» **Excerpted text**
— begin —

IaaS is VMware’s sweet spot. The enterprises know they need to move to the benefits that cloud and utility based computing can bring. They want to run like Google and Yahoo! The challenge is how to do this in today’s environment and that’s where VDC-OS, vCloud and vApp come into play. Running internal clouds, federating them, running the workloads of today and tomorrow, its not just a dream, its like Christmas, you know its coming and its not far away. The problem for VMware is to not been seen like Azure and be another closed shop. That’s why it’s good to see vApp being based on OVF. We know VMware is the best system for running workloads, if we can keep the portability of workloads it means the best technology wins. If it all goes closed, the best marketing company wins, and that is not VMware. Also VMware need to keep tight (like they already are) with complementing technologies. Networking is going to play a huge role in enablement of the cloud, from things like split VLANs to WAN acceleration.
If you are in Australia and interested in cloud computing like I am. I would recommend you put March 25th, 2009 in your calendar. IDC are holding a Cloud Computing Conference on this day in Sydney. See, aren’t you glad that you read all the way to the end of this post! You can register for free as an early bird attendee. 

Also Richard Garsthagen in revealing details of VMWorld Europe 2009 has state that it will “probably” have a special pavilion for vCloud providers (2:20).

— end —

» **List of tasks**
1) Decide whether each statement below agrees with the VMware cloud post. Answer yes or no for each, quoting the words from the post that settle it.
(a) The post says vApp is based on OVF.
(b) Early bird attendees must pay to register for the IDC conference.
(c) The IDC Cloud Computing Conference is being held in Melbourne.
2) Answer these questions using the VMware cloud post.
(a) On what date is the IDC Cloud Computing Conference held?
(b) Who revealed details of VMWorld Europe 2009?
(c) What two networking examples does the post give?
3) Reproduce the passage of the VMware cloud post that begins at the words "If you are in" and ends after the words "early bird attendee.".

» **Dataset content**
— begin —

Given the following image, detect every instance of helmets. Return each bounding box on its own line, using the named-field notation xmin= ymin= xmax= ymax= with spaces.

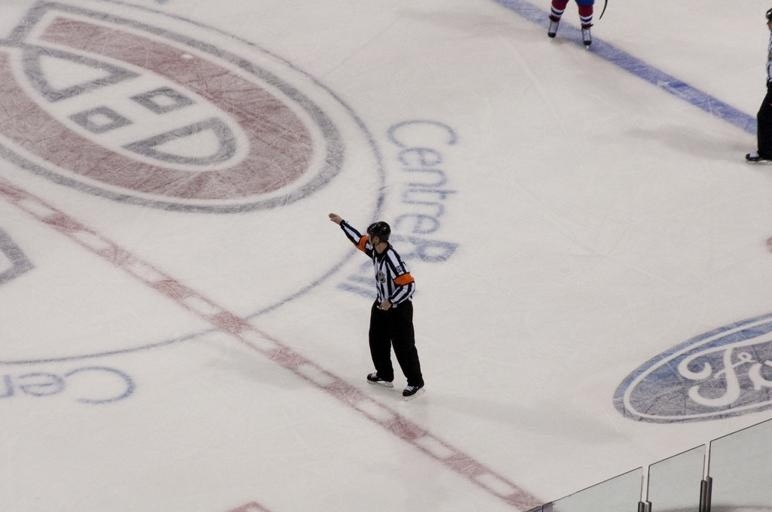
xmin=367 ymin=222 xmax=390 ymax=239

— end —

» **Responses to the tasks**
1)
(a) Yes: "That’s why it’s good to see vApp being based on OVF."
(b) No: "You can register for free as an early bird attendee."
(c) No: "IDC are holding a Cloud Computing Conference on this day in Sydney."

2)
(a) March 25th, 2009
(b) Richard Garsthagen
(c) Split VLANs and WAN acceleration

3)
If you are in Australia and interested in cloud computing like I am. I would recommend you put March 25th, 2009 in your calendar. IDC are holding a Cloud Computing Conference on this day in Sydney. See, aren’t you glad that you read all the way to the end of this post! You can register for free as an early bird attendee.